Prosiga el texto sobre la participación ciudadana en los proyectos de infraestructura a partir de su última oración.

#### [Texto de lectura]
====

El enfoque participativo supone el reconocimiento de los tecnócratas de que ellos sólo pueden proponer opciones de solución a los problemas que la infraestructura pretende resolver y que éstas deberán someterse, en un ejercicio democrático, al escrutinio de los grupos sociales interesados en el plan o proyecto, entendiendo que las opiniones surgen no del conocimiento técnico necesariamente sino del sentido común de los ciudadanos, que con frecuencia aportan ideas creativas y por ello sorprendentes.
Pero recibir la opinión de los ciudadanos constituye un reto para los promotores de los proyectos. Debe escuchar a una sociedad que está más informada que nunca en la historia, pero, al mismo tiempo, más influenciada por intereses no siempre legítimos. El uso manipulador de las redes sociales, por ejemplo, puede crear un ambiente de rechazo irracional a un proyecto útil. Es necesario, por ello, diseñar métodos de participación que procuren aislar a los ciudadanos de influencias interesadas, proveerle información relevante y objetiva del proyecto y crear los canales adecuados de diálogo con ellos.

====

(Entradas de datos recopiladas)

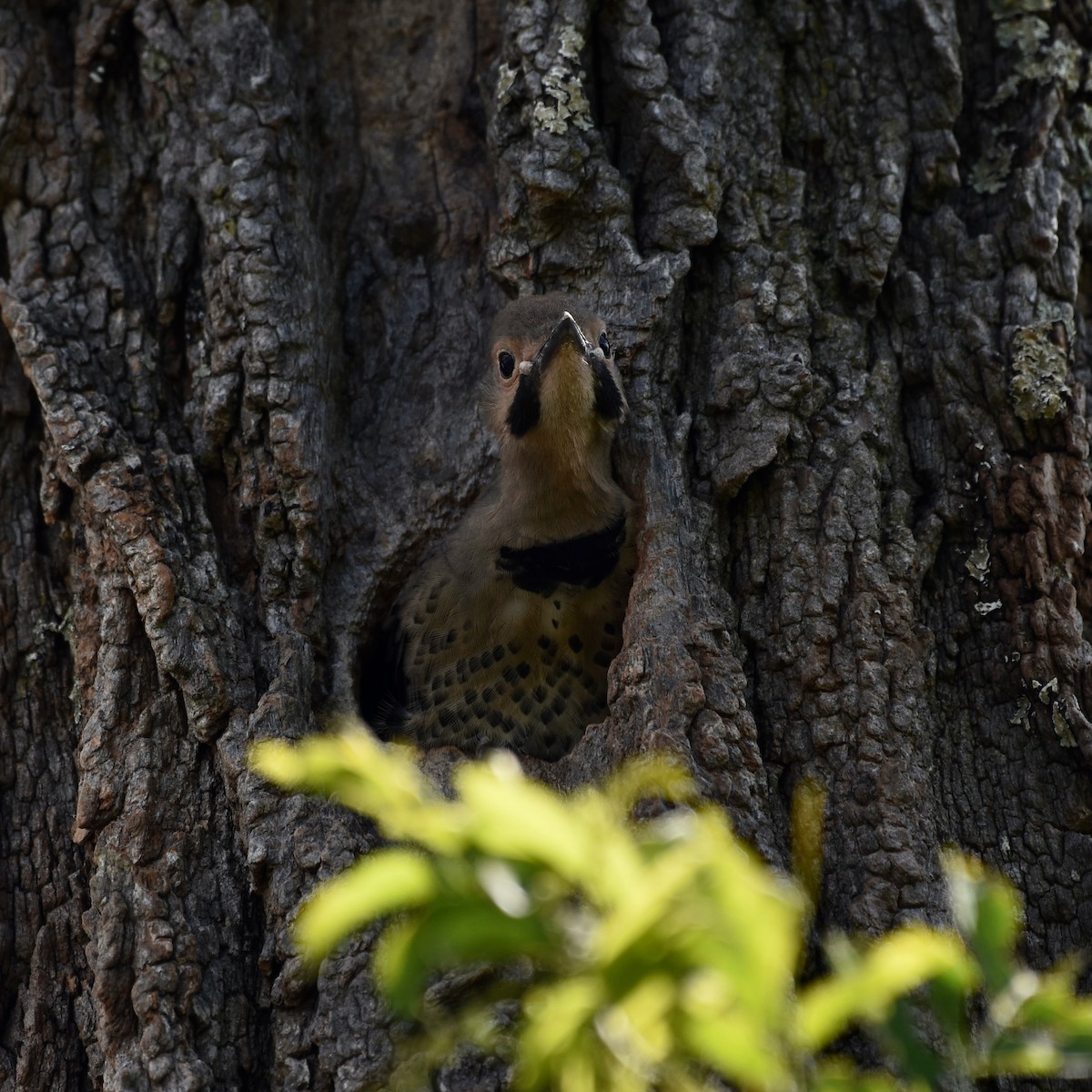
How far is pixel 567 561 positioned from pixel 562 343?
0.71m

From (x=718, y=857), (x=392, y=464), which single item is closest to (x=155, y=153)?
(x=392, y=464)

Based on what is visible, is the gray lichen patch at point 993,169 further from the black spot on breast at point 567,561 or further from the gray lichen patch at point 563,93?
the black spot on breast at point 567,561

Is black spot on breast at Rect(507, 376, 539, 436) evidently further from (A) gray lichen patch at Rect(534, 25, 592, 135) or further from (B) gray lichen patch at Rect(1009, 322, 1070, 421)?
(B) gray lichen patch at Rect(1009, 322, 1070, 421)

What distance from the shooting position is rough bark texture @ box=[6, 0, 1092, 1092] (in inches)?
110

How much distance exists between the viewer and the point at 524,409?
3.79 metres

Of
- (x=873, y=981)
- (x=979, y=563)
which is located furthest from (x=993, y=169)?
(x=873, y=981)

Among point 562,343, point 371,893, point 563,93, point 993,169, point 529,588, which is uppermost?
point 563,93

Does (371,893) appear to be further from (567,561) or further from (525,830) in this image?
(567,561)

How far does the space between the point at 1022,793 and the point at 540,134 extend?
2.09 m

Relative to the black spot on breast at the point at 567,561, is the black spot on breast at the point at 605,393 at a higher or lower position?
higher

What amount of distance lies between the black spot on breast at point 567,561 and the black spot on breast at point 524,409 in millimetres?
364

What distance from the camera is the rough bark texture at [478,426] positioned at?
281 cm

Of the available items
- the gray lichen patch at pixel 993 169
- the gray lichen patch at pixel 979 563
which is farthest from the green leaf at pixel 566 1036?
the gray lichen patch at pixel 993 169

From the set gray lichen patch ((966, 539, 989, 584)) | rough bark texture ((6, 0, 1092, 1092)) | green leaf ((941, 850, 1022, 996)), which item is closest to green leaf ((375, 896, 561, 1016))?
green leaf ((941, 850, 1022, 996))
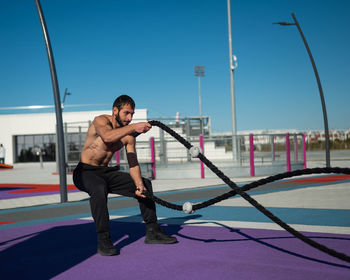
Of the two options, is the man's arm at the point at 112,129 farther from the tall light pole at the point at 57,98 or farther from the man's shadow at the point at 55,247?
the tall light pole at the point at 57,98

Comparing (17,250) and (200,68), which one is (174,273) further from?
(200,68)

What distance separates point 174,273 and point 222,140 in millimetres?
13358

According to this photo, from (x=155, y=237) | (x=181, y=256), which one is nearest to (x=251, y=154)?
(x=155, y=237)

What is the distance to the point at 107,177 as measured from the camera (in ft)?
15.6

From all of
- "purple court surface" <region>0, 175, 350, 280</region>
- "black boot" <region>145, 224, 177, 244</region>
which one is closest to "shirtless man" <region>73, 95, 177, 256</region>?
"black boot" <region>145, 224, 177, 244</region>

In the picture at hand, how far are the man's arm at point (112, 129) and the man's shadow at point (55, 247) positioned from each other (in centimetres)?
129

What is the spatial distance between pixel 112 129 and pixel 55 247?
159 centimetres

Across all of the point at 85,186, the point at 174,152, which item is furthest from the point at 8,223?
the point at 174,152

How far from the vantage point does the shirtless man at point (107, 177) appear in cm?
445

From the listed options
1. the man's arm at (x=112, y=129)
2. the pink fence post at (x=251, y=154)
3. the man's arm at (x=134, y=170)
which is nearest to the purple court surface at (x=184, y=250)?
the man's arm at (x=134, y=170)

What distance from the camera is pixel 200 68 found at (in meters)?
58.2

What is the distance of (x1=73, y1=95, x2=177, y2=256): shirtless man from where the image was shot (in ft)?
14.6

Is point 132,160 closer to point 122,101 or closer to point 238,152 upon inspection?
point 122,101

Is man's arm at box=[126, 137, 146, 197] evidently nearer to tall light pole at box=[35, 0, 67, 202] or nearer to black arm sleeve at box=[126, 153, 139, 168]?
black arm sleeve at box=[126, 153, 139, 168]
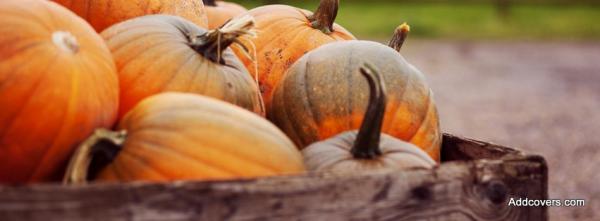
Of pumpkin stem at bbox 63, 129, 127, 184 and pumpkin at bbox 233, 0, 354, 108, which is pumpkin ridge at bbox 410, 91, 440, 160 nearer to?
pumpkin at bbox 233, 0, 354, 108

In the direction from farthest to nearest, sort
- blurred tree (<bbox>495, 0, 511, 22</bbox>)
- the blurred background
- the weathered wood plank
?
blurred tree (<bbox>495, 0, 511, 22</bbox>) < the blurred background < the weathered wood plank

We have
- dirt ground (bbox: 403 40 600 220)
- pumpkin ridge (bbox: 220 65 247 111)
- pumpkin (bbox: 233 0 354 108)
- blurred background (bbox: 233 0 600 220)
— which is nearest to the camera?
pumpkin ridge (bbox: 220 65 247 111)

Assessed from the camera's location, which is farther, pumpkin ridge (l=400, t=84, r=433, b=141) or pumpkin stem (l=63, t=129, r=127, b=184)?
pumpkin ridge (l=400, t=84, r=433, b=141)

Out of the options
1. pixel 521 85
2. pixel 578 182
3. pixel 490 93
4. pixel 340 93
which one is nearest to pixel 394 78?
pixel 340 93

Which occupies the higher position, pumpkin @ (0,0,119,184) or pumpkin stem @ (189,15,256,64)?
pumpkin stem @ (189,15,256,64)

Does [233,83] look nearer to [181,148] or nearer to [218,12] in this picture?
[181,148]

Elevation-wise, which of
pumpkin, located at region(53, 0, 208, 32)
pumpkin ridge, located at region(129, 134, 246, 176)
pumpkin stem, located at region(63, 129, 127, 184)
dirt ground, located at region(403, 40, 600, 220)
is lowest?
dirt ground, located at region(403, 40, 600, 220)

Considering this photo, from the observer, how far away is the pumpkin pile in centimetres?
145

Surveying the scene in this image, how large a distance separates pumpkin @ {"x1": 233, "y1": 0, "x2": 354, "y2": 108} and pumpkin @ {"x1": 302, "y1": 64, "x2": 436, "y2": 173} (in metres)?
0.59

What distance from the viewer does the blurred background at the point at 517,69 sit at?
718 cm

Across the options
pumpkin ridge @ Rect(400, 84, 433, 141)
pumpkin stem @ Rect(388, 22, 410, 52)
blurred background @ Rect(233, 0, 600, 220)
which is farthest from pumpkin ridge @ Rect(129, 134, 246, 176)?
blurred background @ Rect(233, 0, 600, 220)

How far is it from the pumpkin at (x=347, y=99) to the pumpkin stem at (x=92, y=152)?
58 centimetres

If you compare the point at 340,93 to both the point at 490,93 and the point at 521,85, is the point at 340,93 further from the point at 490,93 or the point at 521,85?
the point at 521,85

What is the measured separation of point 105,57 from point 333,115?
0.58 meters
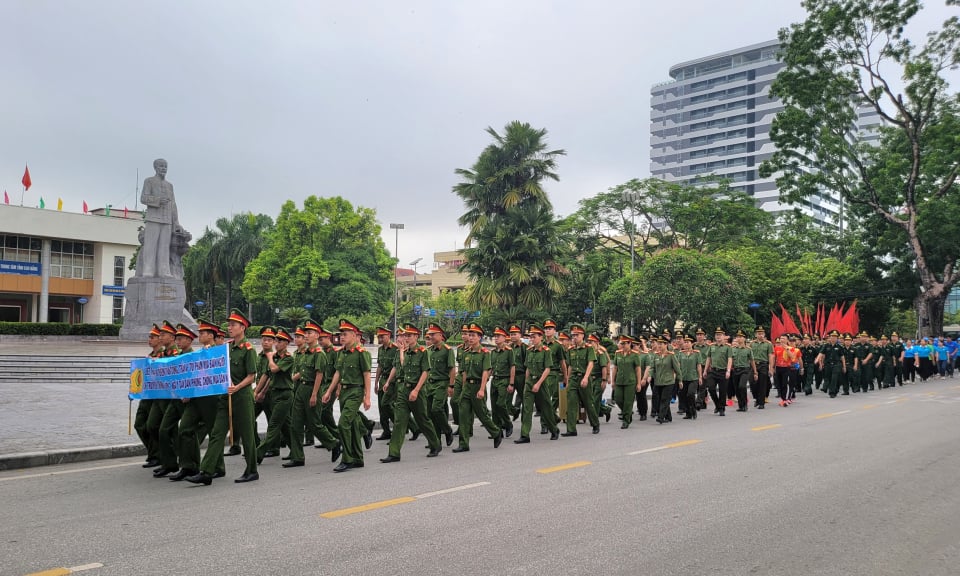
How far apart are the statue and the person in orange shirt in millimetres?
21517

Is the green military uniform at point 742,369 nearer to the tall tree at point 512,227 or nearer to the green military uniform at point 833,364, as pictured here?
the green military uniform at point 833,364

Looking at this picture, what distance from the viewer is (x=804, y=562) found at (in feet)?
16.8

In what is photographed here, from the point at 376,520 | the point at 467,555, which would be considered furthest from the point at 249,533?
the point at 467,555

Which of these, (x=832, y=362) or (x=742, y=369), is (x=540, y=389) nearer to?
(x=742, y=369)

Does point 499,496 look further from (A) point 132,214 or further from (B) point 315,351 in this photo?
(A) point 132,214

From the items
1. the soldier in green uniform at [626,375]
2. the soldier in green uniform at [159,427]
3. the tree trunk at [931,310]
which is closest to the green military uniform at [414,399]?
the soldier in green uniform at [159,427]

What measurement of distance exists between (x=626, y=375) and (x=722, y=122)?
125m

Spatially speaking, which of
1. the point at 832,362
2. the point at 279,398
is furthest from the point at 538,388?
the point at 832,362

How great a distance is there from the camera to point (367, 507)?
6.64 meters

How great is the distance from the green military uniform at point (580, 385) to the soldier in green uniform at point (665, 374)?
2.45 meters

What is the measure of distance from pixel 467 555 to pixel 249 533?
5.66ft

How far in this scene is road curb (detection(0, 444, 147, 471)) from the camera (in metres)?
8.72

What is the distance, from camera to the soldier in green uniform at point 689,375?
594 inches

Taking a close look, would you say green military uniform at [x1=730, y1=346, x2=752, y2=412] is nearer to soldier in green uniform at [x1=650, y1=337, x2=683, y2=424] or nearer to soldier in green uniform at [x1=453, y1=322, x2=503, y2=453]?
soldier in green uniform at [x1=650, y1=337, x2=683, y2=424]
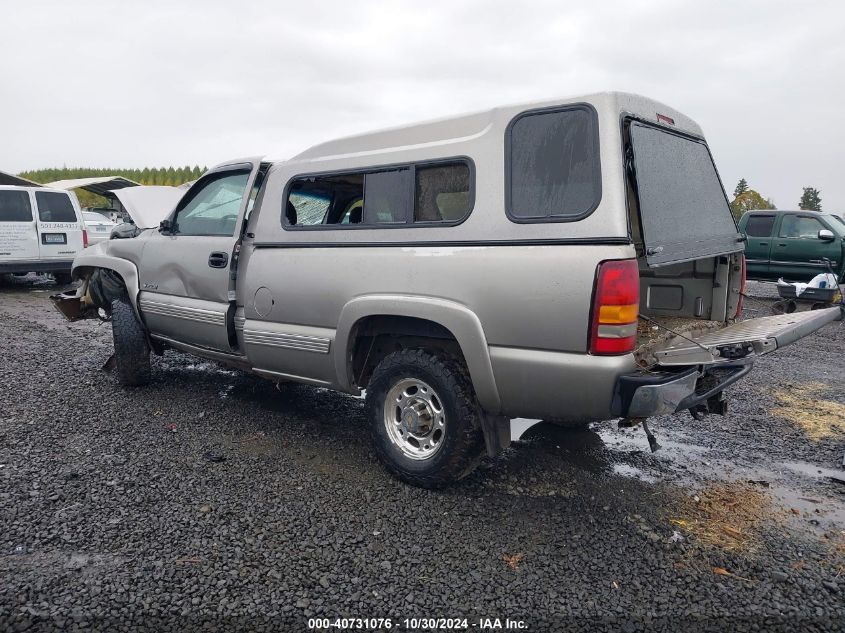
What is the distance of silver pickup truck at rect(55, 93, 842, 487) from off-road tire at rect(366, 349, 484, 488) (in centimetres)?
1

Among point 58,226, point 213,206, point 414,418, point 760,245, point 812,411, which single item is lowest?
point 812,411

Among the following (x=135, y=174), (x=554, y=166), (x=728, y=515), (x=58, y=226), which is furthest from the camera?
(x=135, y=174)

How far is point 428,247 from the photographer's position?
3.54 meters

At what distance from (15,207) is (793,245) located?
14.8m

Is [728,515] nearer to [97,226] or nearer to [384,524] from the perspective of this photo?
[384,524]

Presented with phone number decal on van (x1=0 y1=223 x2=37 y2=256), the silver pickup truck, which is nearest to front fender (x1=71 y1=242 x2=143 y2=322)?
the silver pickup truck

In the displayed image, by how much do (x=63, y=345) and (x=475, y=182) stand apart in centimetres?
614

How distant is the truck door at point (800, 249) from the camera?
1208cm

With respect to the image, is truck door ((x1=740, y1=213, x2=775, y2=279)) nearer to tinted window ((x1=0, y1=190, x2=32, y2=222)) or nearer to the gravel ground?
the gravel ground

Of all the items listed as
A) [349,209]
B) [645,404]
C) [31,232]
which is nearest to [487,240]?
[645,404]

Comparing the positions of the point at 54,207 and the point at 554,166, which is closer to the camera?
the point at 554,166

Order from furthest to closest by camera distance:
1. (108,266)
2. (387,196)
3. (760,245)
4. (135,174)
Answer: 1. (135,174)
2. (760,245)
3. (108,266)
4. (387,196)

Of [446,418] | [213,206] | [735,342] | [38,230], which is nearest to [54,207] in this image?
[38,230]

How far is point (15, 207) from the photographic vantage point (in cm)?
1164
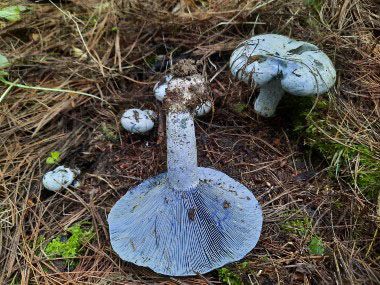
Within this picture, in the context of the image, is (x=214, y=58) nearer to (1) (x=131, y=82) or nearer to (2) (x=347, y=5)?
(1) (x=131, y=82)

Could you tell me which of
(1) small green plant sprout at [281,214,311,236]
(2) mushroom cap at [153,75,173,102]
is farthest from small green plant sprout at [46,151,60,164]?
(1) small green plant sprout at [281,214,311,236]

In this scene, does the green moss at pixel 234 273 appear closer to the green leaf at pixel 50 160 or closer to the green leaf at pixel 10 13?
the green leaf at pixel 50 160

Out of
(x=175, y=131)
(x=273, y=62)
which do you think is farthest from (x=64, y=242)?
(x=273, y=62)

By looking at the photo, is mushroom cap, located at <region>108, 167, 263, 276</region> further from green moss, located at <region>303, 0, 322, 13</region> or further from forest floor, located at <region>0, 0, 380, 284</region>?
green moss, located at <region>303, 0, 322, 13</region>

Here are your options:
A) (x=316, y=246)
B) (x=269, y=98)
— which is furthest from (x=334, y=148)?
(x=316, y=246)

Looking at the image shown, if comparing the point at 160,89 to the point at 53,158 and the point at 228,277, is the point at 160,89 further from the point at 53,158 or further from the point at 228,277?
the point at 228,277

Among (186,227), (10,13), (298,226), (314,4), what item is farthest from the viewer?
(314,4)

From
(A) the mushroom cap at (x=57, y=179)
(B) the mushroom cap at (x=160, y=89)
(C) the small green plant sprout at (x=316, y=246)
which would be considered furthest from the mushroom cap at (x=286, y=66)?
(A) the mushroom cap at (x=57, y=179)
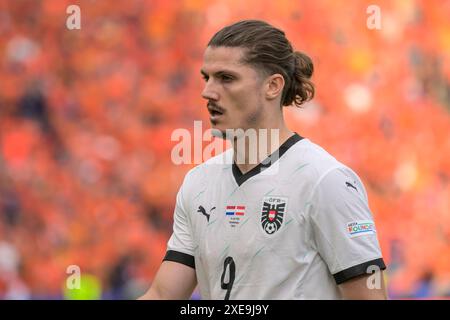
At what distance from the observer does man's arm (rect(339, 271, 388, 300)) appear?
3.38 meters

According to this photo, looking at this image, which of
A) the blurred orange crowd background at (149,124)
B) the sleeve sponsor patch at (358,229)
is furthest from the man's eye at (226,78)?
the blurred orange crowd background at (149,124)

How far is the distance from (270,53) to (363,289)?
1.06 metres

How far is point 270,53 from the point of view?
12.4ft

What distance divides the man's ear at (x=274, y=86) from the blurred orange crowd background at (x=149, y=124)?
3845 mm

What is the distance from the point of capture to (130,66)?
8.07 m

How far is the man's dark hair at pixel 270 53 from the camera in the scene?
3.74 meters

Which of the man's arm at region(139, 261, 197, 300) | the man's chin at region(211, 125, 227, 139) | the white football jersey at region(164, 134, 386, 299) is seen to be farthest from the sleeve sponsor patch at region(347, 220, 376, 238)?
the man's arm at region(139, 261, 197, 300)

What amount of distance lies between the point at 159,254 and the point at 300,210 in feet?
14.5

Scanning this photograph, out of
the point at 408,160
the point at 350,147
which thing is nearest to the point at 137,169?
the point at 350,147

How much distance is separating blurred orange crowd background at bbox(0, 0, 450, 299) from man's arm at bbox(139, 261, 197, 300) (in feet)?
12.6

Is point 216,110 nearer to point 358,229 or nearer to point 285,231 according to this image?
point 285,231

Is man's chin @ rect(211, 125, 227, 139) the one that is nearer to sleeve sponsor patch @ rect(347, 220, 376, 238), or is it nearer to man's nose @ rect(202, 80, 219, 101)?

====

#### [Respuesta del ejercicio]
La difusión del proyecto se puede ahora hacer a través de los medios electrónicos, empleando información verbal y gráfica, diseñada cuidadosamente para que, por una parte, se trasmitan efectivamente las características del plan o proyecto y, por otra, la información sea accesible a cualquier miembro de la sociedad.
Más compleja es la creación de los canales de diálogo con los ciudadanos. En muchas partes del mundo, incluido México, se recurre a las audiencias públicas. En varios municipios importantes del país existen Institutos Municipales de Planeación (IMPLAN), que operan con cierta autonomía del ejecutivo y conducen, en muchos casos con gran eficiencia, consultas ciudadanas. Pero como complemento a estas audiencias, a las que evidentemente no pueden acudir todos los ciudadanos interesados, es conveniente crear medios de comunicación electrónicos que no sólo reciban opiniones sino que también detonen un diálogo con el ciudadano, de manera que éste perciba que es escuchado.
El resultado de la planeación participativa no es plenamente satisfaciente, por la propia naturaleza diversa y, en muchos países como el nuestro, profundamente desigual de la sociedad. Habrá muchos grupos que sientan que sus opiniones no fueron escuchadas y esto es natural y constituye la fortaleza y debilidad de cualquier ejercicio democrático; en esta etapa, es tarea de concertadores profesionales convencer, y a si es necesario compensar, a los ciudadanos no satisfechos. La tarea de los técnicos es enriquecer el plan o proyecto con las ideas recibidas y, si las condiciones físicas, tecnológicas y financieras lo permiten, modificarlo para atender necesidades no consideradas inicialmente.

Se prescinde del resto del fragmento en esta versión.